Changes in living things
Living things are well suited to where they live. The reason for this is that all
living things in the world have certain kinds of adaptations. An adaptation is a trait
that makes a living thing able to survive in its surroundings. You first learned about
adaptations when we studied the traits of living things at the beginning of the year.
Look at the foot of the bird shown below on the left. The bird spends a great
deal of its time perched on branches. Note the bird’s long toes. The long toes curl
around small shoots and help the bird remain perched on the branch. The bird
shown to the right below spends a great deal of time in water. How does the
webbing between the toes help this bird to swim?
An Example of Survival
How do traits help organisms survive in their environments? What is the
outcome when an organism with a certain trait is able to survive? These questions
are answered in the following example.
A group of mice live in an area that has dark soil. Owls that eat mice also live
in this area. Because dark mice blend in well with the dark soil, owls cannot see them
easily. Thus, the dark mice are better protected because they blend with the soil
color. Their color is an adaptation, a trait that helps them to survive.

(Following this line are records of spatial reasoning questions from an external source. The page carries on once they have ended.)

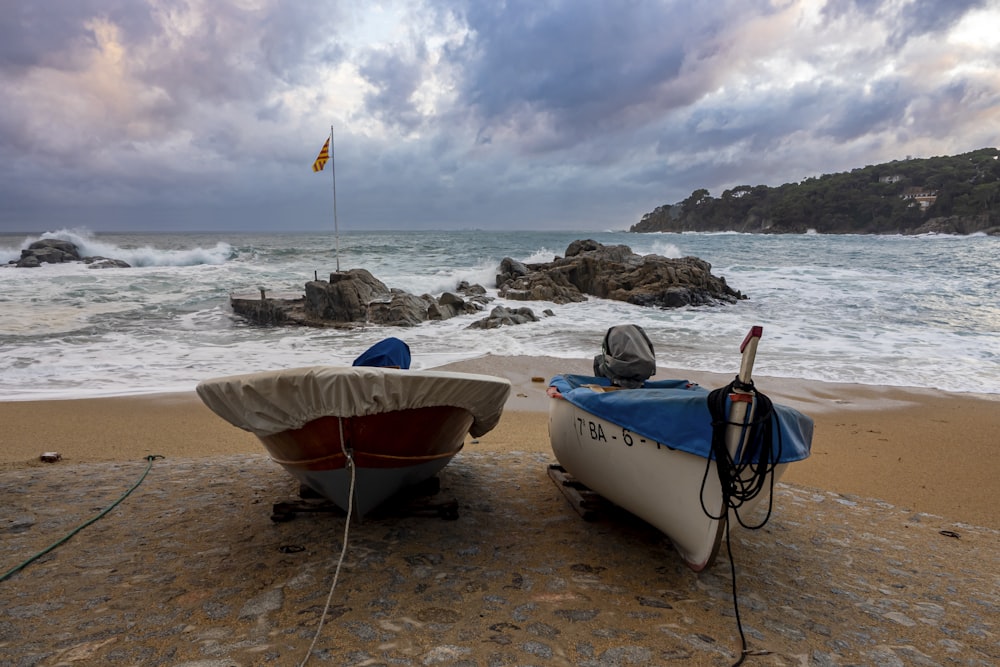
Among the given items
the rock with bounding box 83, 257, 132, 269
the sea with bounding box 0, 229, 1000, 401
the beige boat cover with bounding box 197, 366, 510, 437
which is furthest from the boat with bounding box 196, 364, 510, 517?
the rock with bounding box 83, 257, 132, 269

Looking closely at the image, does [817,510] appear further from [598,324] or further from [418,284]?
[418,284]

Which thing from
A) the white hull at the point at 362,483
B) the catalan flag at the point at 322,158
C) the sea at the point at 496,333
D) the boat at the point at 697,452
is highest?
the catalan flag at the point at 322,158

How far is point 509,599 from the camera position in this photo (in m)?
2.99

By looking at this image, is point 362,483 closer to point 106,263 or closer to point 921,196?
point 106,263

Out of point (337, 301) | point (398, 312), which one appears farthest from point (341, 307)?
point (398, 312)

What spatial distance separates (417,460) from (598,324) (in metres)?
12.8

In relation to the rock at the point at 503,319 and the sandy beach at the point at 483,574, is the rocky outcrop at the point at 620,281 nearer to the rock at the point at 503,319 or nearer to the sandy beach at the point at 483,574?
the rock at the point at 503,319

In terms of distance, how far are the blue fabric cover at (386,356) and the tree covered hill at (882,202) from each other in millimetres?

Dark mice do not always have offspring that are also dark in color. Every now
and then they have light-colored offspring. The light-colored offspring, in turn, have
other light-colored. Light colored mice are easy to spot against the dark soil. As a
result of their color, the light-colored mice are usually the first to be eaten by the owls.
Light-colored mice living on dark soil are poorly adapted to their surroundings. Few
light mice survive. As a result, few light mice reproduce. The number of light-colored
mice tends to remain low. The dark mice, however, survive and reproduce. The dark
mice will continue to outnumber the light mice.
Suppose chemical changes take place in the soil and cause it to change to a
lighter color. Now owls can spot the dark mice on the ground more easily than they
can spot the light mice that blend in with the soil. As a result, the owls eat more dark
colored mice. The light-colored mice now live to reproduce and begin to
outnumber the dark-colored mice.
Dark mice are no longer adapted to these surroundings. However, light mice
are adapted to the light-colored soil. Dark color has become an unfavorable trait.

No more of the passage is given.